〜ひろプリ×勇者であるシリーズ〜世界の壁を超えた出会い 作:やままん
「海祇機関」リーダー・郡千景と戦闘を繰り広げたプリキュア達。
その結果は、撃退とまではいかないが何とかその窮地を乗り切った。
しかし、敵は増えていく一方…空の異常は相変わらずだ。
そんな中、勇者という繋がりで他人事とは思えない園子は悩む。
この世界で知り合った友達の為に…そして、元いた世界の友達の為に…
千景の襲来から、翌日……。
この異常事態に、ソラシド市全体で避難勧告が出されている。
きっと、避難しても今はない。
人々はそう感じつつも、何かに縋りたいのか素直に従う。
誰だって、こんな異常を見て平常心を保てる訳がない。
救いなのは、混乱しなかった事。
それでも、街を捨てきれない人は残る事を決意している。
ソラ達もまた、この事態をどうにかしようと思考を巡らせる。
スカイランドに行って、方法を詮索するか?。
いや、ましろの祖母で、スカイランドの天才科学者であるヨヨでもこの状況が理解出来ていない。
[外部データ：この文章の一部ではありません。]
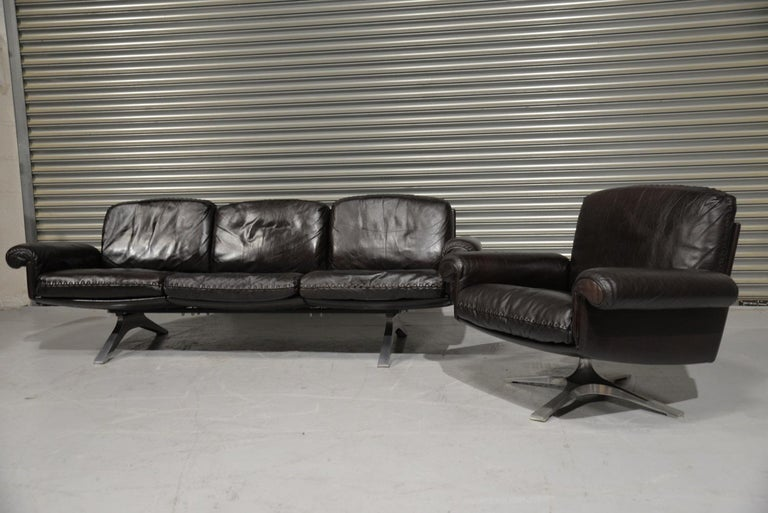 We are delighted to bring to you a Vintage de Sede DS 31 three-seat sofa and swivel lounge armchair. Built in the 1970s by De Sede craftsman from Switzerland these pieces are in beautiful soft dark aniline leather with superb whipstitch edge detail.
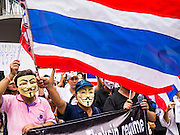 "02 JUNE 2013 - BANGKOK, THAILAND: Anti-government protesters march through Bangkok waving a Thai flag. The so called White Mask protesters are strong supporters of the Thai monarchy. About 300 people wearing the Guy Fawkes mask popularized by the movie ""V for Vendetta"" and Anonymous, the hackers' group, marched through central Bangkok Sunday demanding the resignation of Prime Minister Yingluck Shinawatra. They claim that Yingluck is acting as a puppet for her brother, former Prime Minister Thaksin Shinawatra, who was deposed by a military coup in 2006 and now lives in exile in Dubai.     PHOTO BY JACK KURTZ"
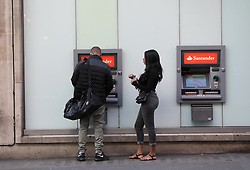 People withdraw cash from ATMs at Santander on bank branch near Oxford street, London. Picture dated: Thursday September 13, 2018. Photo credit should read: Isabel Infantes / EMPICS Entertainment.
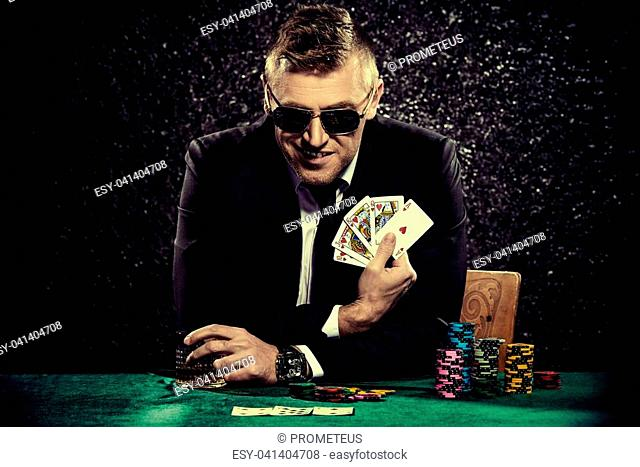 A wealthy mature man drinking brandy and playing poker with the excitement in a casino. Gambling, playing cards and roulette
そんな偉人でも、八方塞がりなのだ…だから、いくら思考を巡らせても好転できる術が全く思い浮かばない。
やはり、鍵となるのはこの事態を引き起こした張本人である千景。
この混乱に乗じて、「劇団」が仕掛けてくる可能性もある。
手を組んでいるのだ、彼らの謎の目的も進んでしまうかも知れない。
一同はそう思いつつも、絶望はしないと決めていた。
折れてしまうと、そこで終わってしまうから……そう思って。
そんな中、園子は悩み続けていた。
初代勇者が自分達の前に立ちはだかってきた…それも、自分の祖先との交流があった人物だ。
敵対したくない…だが、その選択を取るとみんなの安全が脅かされる。
珍しく、彼女は悩む。
どの答えが、適切なのか…ずっと考え続けていた。
ソラ「園子さん…元気がありませんね…。」
あげは「無理も無いよ、だって自分の世界との関わりなんだから…責任も少し、感じているのでしょう?。」
ツバサ「で…でも、あの人が背負う事じゃ…!。」
あげは「分かってるよ、少年。だから、今は悩ませてあげたほうがいいと思うよ。あたし達が何か言ったところで、混乱させたくないしね?。」
鷹夜「…そうだな…。」
庭の椅子に座り、景色を見ていた園子をそっと見守る一同。
しかし、洸は普通に接する。
洸「なーにしんみりしてんだお前。らしくねェぞ?。」
園子「あっ…洸〜…そうだね〜…考える事が多くて…。」
向かい側に座る洸。
いつもなら、明かりがたくさんついていて綺麗な景色の夜景だがこんな異常時で、ましてや避難勧告が出ているのだ。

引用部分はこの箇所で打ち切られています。